© 1997 Heron Publishing—Victoria, Canada
Vertical gradients in photosynthetic gas exchange characteristics and refixation of respired CO2 within boreal forest canopies
J. Renée Brooks (1, 2), Lawrence B. Flanagan (3), Gregory T. Varney (3) and James R. Ehleringer (1)
1. Department of Biology, Stable Isotope Ratio Facility for Environmental Research, University of Utah, Salt Lake City, UT 84112,
USA / 2. Department of Biology, University of South Florida, Tampa, FL 33620, USA / 3. Department of Biology, Carleton University, 1125 Colonel By Drive, Ottawa, Ontario K1S 5B6, Canada / Received December 13, 1995
Summary
We compared vertical gradients in leaf gas exchange, CO2 concentrations, and refixation of respired CO2 in stands of Populus tremuloides Michx., Pinus banksiana Lamb. and Picea mariana (Mill.) B.S.P. at the northern and southern boundaries of the central Canadian boreal forest. Midsummer gas exchange rates
in Populus tremuloides were over twice those of the two conifer species, and Pinus banksiana rates were greater than Picea mariana rates. Gas exchange differences among the species were attributed to variation in leaf nitrogen concentration. Despite these
differences, ratios of intercellular CO2 to ambient CO2 (ci/ca) were similar among species, indicating a common balance between photosynthesis and stomatal conductance in boreal trees.

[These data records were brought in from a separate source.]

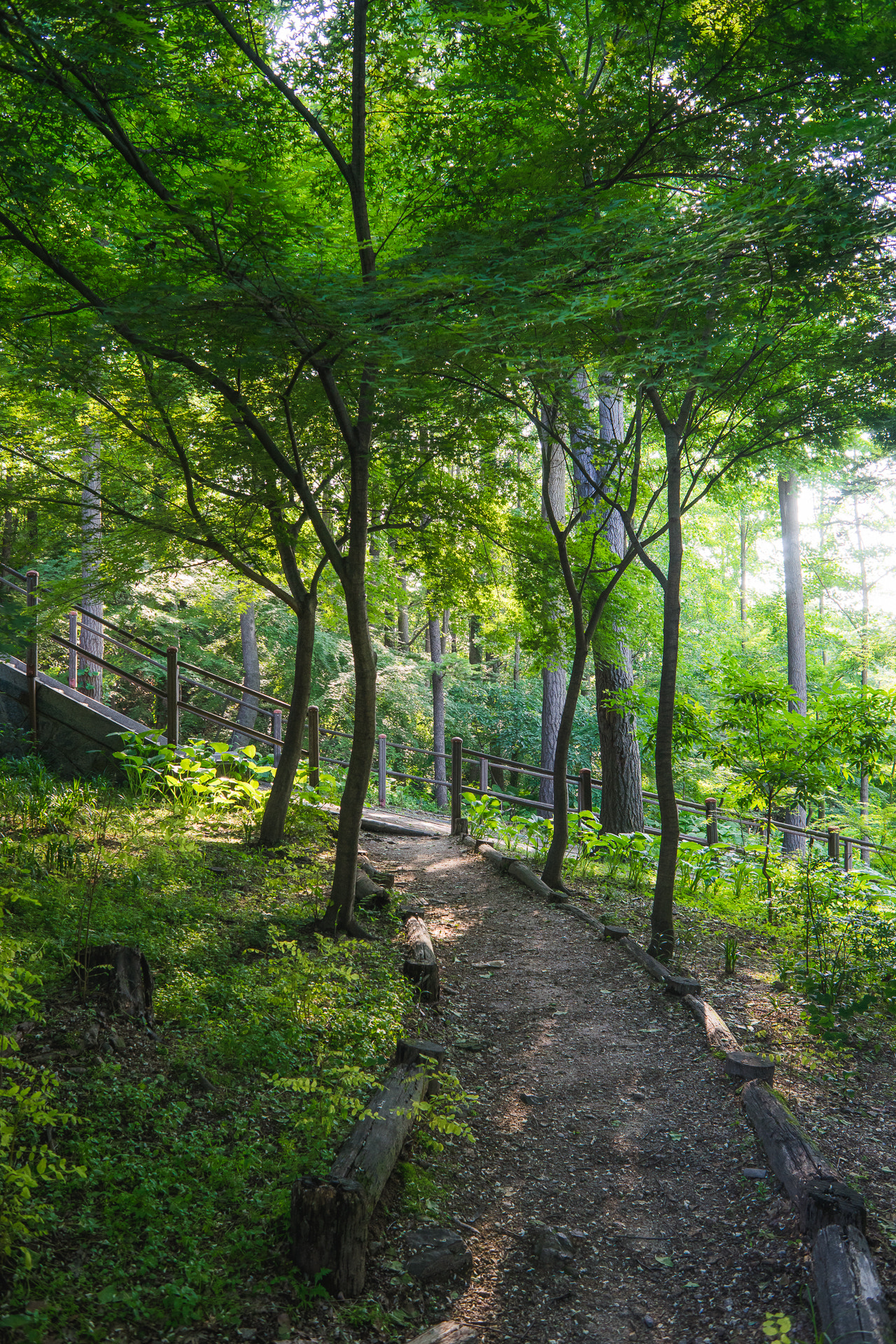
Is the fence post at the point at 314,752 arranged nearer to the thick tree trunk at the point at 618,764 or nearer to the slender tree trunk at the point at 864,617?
the thick tree trunk at the point at 618,764

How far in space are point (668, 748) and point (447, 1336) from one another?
4.51m

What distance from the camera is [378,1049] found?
13.2 feet

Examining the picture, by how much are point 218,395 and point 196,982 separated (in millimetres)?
4968

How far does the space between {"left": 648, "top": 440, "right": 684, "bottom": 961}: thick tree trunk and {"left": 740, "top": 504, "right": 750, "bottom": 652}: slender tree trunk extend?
1887 centimetres

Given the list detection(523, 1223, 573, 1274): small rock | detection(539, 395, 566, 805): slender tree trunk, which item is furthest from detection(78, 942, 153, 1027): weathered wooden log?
detection(539, 395, 566, 805): slender tree trunk

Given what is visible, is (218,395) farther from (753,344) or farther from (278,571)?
(753,344)

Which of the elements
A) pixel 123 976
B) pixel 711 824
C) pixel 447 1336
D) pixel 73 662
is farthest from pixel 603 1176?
pixel 73 662

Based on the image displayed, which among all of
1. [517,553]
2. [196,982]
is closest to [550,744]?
[517,553]

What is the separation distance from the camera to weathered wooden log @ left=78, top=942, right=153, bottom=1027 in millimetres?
3857

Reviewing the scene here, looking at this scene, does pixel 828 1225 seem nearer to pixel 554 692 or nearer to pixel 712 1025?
pixel 712 1025

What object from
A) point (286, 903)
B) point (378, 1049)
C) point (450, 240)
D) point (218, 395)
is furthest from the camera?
point (218, 395)

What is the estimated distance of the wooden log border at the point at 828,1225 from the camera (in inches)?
87.2

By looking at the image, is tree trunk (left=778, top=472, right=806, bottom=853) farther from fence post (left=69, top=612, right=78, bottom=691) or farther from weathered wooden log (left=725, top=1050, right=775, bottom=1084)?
fence post (left=69, top=612, right=78, bottom=691)

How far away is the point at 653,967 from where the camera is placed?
5.78m
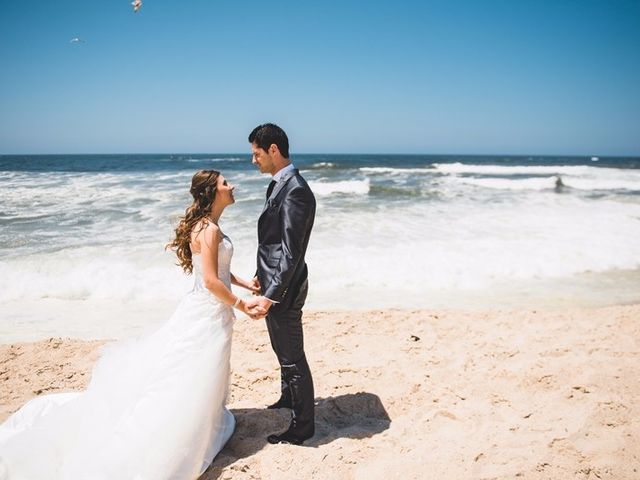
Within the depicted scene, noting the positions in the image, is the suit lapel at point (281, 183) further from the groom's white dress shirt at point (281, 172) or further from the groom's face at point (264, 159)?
the groom's face at point (264, 159)

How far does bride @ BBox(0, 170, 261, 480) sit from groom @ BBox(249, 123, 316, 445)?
8.7 inches

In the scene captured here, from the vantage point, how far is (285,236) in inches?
111

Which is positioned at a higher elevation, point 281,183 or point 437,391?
point 281,183

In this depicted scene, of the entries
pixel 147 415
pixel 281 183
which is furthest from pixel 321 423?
pixel 281 183

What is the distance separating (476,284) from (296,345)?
17.9 feet

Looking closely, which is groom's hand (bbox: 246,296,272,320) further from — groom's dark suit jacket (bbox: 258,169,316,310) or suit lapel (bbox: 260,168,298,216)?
suit lapel (bbox: 260,168,298,216)

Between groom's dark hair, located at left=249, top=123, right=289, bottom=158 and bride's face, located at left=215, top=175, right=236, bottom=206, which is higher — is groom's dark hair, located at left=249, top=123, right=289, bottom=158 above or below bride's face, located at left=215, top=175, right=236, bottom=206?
above

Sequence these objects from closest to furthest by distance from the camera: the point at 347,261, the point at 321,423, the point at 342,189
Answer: the point at 321,423
the point at 347,261
the point at 342,189

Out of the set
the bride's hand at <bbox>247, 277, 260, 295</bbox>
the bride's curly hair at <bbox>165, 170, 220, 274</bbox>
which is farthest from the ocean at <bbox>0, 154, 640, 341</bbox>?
the bride's curly hair at <bbox>165, 170, 220, 274</bbox>

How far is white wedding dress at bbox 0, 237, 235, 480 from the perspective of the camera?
2.60 metres

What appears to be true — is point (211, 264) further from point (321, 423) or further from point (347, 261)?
point (347, 261)

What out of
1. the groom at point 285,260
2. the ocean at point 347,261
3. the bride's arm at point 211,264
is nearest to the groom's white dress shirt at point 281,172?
the groom at point 285,260

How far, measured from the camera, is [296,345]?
3.05 metres

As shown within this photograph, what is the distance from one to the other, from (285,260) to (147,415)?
1253 millimetres
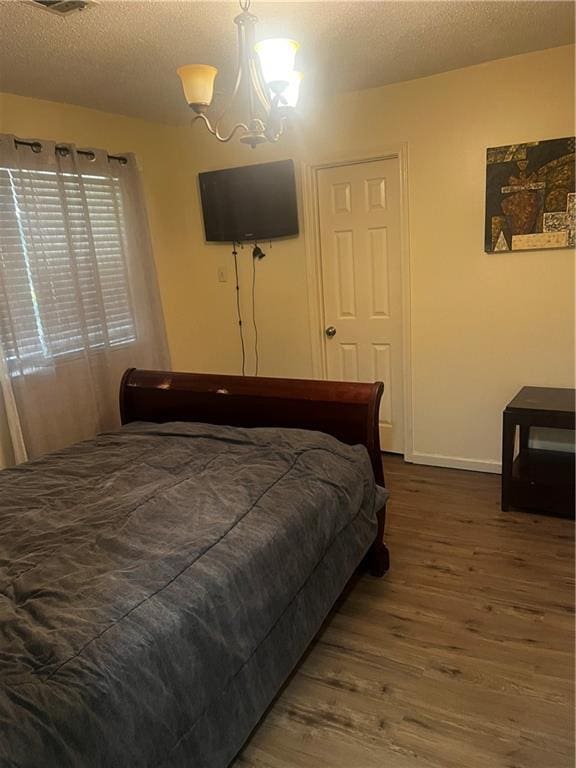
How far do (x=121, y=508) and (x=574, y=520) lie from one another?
235 centimetres

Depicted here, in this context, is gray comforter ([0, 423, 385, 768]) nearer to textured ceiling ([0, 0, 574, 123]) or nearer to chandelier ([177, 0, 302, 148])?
chandelier ([177, 0, 302, 148])

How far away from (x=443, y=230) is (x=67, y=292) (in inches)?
91.9

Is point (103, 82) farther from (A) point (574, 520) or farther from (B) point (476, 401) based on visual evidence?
(A) point (574, 520)

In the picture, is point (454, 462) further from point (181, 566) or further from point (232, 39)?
point (232, 39)

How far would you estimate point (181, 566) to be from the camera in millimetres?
1501

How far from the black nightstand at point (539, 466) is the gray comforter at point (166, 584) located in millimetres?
1002

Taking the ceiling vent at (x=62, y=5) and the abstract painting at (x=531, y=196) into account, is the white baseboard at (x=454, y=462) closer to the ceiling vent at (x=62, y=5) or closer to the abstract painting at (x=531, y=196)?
the abstract painting at (x=531, y=196)

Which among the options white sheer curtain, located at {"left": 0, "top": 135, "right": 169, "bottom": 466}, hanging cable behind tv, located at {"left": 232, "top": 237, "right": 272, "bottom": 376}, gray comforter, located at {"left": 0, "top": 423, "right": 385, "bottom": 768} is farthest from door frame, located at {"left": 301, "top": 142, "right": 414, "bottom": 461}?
gray comforter, located at {"left": 0, "top": 423, "right": 385, "bottom": 768}

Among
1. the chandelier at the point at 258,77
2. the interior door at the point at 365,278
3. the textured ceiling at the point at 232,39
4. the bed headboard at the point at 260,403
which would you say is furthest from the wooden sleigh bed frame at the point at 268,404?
the textured ceiling at the point at 232,39

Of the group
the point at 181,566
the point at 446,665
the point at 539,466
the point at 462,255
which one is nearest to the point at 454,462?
the point at 539,466

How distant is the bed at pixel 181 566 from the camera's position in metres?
1.15

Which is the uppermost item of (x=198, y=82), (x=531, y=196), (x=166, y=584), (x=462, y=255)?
(x=198, y=82)

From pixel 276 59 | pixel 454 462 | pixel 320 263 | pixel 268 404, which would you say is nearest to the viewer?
pixel 276 59

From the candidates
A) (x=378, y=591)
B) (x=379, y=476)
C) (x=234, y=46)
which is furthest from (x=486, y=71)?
(x=378, y=591)
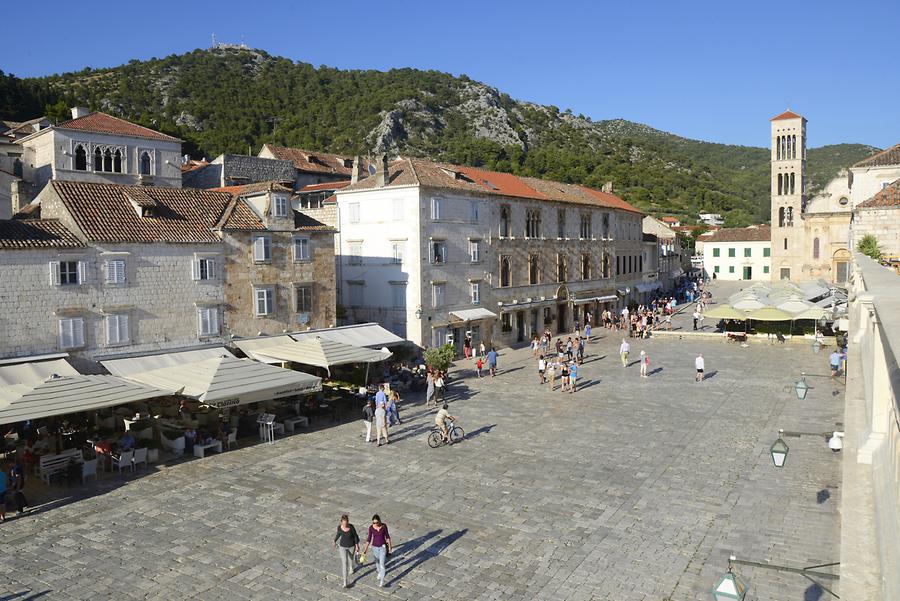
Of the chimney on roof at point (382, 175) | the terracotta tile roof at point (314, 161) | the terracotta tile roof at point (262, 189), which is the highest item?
the terracotta tile roof at point (314, 161)

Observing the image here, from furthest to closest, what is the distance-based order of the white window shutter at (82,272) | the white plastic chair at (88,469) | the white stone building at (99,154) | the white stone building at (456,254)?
1. the white stone building at (99,154)
2. the white stone building at (456,254)
3. the white window shutter at (82,272)
4. the white plastic chair at (88,469)

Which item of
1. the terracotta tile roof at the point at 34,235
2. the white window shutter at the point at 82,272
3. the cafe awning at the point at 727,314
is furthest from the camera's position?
the cafe awning at the point at 727,314

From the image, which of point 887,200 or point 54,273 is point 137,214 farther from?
point 887,200

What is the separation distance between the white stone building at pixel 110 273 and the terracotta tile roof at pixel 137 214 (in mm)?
39

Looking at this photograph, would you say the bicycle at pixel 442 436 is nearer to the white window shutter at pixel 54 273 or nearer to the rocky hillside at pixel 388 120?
the white window shutter at pixel 54 273

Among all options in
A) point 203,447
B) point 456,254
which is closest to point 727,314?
point 456,254

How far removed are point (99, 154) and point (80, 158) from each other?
49.0 inches

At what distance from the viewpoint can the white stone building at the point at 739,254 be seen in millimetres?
90875

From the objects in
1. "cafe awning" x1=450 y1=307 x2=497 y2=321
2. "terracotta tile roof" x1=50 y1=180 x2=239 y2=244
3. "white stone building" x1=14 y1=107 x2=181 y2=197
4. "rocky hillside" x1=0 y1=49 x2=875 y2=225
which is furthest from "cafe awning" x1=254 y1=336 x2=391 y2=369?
"rocky hillside" x1=0 y1=49 x2=875 y2=225

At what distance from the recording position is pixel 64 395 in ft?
56.1

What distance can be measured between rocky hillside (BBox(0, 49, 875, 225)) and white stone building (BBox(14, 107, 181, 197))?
28.8m

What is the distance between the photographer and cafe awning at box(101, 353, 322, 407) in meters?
19.0

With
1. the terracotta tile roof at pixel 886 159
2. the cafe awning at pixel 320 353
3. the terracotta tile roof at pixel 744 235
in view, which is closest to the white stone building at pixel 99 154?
the cafe awning at pixel 320 353

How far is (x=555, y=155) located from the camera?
124 metres
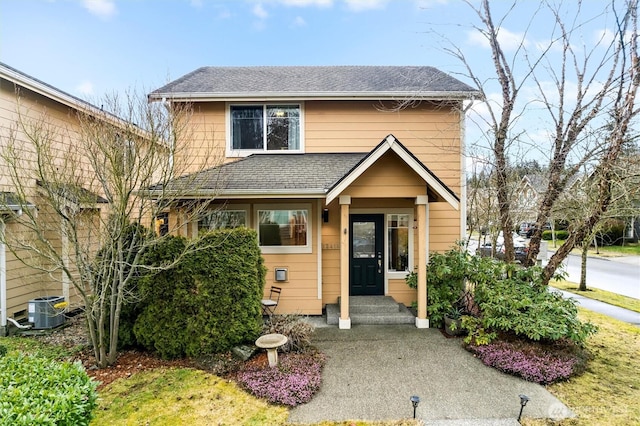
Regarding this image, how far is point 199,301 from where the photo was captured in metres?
6.00

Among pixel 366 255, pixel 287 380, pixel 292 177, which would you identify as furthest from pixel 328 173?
pixel 287 380

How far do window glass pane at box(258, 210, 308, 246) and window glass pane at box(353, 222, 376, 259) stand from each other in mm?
1562

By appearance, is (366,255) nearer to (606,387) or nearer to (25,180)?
(606,387)

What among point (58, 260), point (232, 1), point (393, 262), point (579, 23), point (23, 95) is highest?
point (232, 1)

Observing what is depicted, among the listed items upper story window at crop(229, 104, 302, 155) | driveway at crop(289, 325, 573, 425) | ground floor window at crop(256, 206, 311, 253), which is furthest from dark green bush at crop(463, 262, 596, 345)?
upper story window at crop(229, 104, 302, 155)

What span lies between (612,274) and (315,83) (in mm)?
18329

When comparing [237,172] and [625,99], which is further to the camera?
[237,172]

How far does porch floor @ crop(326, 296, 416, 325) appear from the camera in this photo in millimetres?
7828

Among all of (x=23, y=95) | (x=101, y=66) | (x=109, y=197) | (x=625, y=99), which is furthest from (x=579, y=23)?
(x=101, y=66)

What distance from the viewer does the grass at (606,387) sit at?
4.36m

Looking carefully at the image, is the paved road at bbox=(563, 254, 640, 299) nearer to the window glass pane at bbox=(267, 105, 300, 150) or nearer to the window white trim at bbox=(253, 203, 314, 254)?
the window white trim at bbox=(253, 203, 314, 254)

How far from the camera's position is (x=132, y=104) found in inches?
242

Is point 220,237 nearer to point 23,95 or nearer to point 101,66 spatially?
point 23,95

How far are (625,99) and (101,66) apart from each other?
1550 centimetres
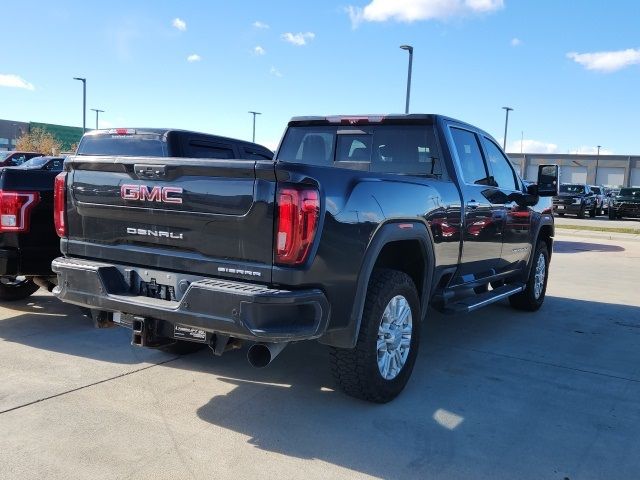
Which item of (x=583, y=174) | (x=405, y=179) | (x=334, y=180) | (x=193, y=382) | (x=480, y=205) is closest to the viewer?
(x=334, y=180)

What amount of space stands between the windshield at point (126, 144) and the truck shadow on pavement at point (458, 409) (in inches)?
103

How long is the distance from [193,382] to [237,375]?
1.15 ft

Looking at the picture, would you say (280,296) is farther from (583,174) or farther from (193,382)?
(583,174)

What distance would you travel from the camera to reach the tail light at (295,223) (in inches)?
126

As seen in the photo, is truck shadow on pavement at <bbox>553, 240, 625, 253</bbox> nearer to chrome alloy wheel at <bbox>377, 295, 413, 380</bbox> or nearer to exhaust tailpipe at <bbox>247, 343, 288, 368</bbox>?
chrome alloy wheel at <bbox>377, 295, 413, 380</bbox>

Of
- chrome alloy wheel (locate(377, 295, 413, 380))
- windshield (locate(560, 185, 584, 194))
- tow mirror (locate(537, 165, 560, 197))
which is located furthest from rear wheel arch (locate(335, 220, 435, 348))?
windshield (locate(560, 185, 584, 194))

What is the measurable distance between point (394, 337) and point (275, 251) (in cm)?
128

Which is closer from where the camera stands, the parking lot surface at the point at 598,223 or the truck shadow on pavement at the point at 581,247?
the truck shadow on pavement at the point at 581,247

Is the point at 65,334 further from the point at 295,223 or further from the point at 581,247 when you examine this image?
the point at 581,247

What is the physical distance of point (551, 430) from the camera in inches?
149

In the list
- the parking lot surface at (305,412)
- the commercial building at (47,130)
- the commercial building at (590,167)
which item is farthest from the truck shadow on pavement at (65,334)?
the commercial building at (590,167)

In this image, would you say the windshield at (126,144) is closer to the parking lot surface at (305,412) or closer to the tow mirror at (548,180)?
the parking lot surface at (305,412)

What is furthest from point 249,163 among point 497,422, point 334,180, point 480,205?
point 480,205

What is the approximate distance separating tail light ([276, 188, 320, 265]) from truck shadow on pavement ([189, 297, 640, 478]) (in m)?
1.13
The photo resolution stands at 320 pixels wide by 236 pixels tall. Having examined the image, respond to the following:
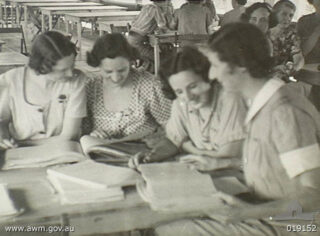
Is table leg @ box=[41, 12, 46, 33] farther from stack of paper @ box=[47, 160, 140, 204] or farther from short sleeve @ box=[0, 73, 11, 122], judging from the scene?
stack of paper @ box=[47, 160, 140, 204]

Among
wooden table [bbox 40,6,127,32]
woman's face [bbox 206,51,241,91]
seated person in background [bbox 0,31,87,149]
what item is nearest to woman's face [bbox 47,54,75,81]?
seated person in background [bbox 0,31,87,149]

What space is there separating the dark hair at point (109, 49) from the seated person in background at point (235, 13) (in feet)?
0.85

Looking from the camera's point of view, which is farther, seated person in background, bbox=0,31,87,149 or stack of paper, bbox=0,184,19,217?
seated person in background, bbox=0,31,87,149

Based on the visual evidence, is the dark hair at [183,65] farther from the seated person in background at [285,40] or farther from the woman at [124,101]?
the seated person in background at [285,40]

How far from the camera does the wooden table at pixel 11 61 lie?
1.21 metres

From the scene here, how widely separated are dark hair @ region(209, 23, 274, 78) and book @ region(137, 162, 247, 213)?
0.29 m

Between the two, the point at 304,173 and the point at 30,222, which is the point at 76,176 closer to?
the point at 30,222

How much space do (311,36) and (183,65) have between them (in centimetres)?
43

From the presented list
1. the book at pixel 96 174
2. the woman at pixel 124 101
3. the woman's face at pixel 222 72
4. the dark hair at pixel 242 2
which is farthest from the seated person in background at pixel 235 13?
the book at pixel 96 174

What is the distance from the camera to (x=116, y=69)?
3.98ft

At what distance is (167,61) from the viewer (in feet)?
4.02

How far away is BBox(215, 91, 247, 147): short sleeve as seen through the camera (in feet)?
3.93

At night, CO2 concentrations were high and vertically stratified within the canopy, with maximum concentrations near the soil surface.
Daytime CO2 gradients were reduced and concentrations throughout the canopy were similar to the CO2 concentration in the well-mixed atmosphere above the canopy space. Photosynthesis had a diurnal pattern opposite to the CO2 profile, with the highest rates of photosynthesis occurring when CO2 concentrations and gradients were lowest. After accounting for this diurnal interaction, we determined that photosynthesizing
leaves in the understory experienced greater daily CO2 concentrations than leaves at the top of the canopy. These elevated CO2 concentrations were the result of plant and soil respiration. We estimated that understory leaves in the Picea mariana and Pinus banksiana stands gained approximately 5 to 6% of their carbon from respired CO2.
Keywords:
boreal forest, BOREAS, carbon dioxide gradients, carbon isotope discrimination, carbon refixation, photosynthesis.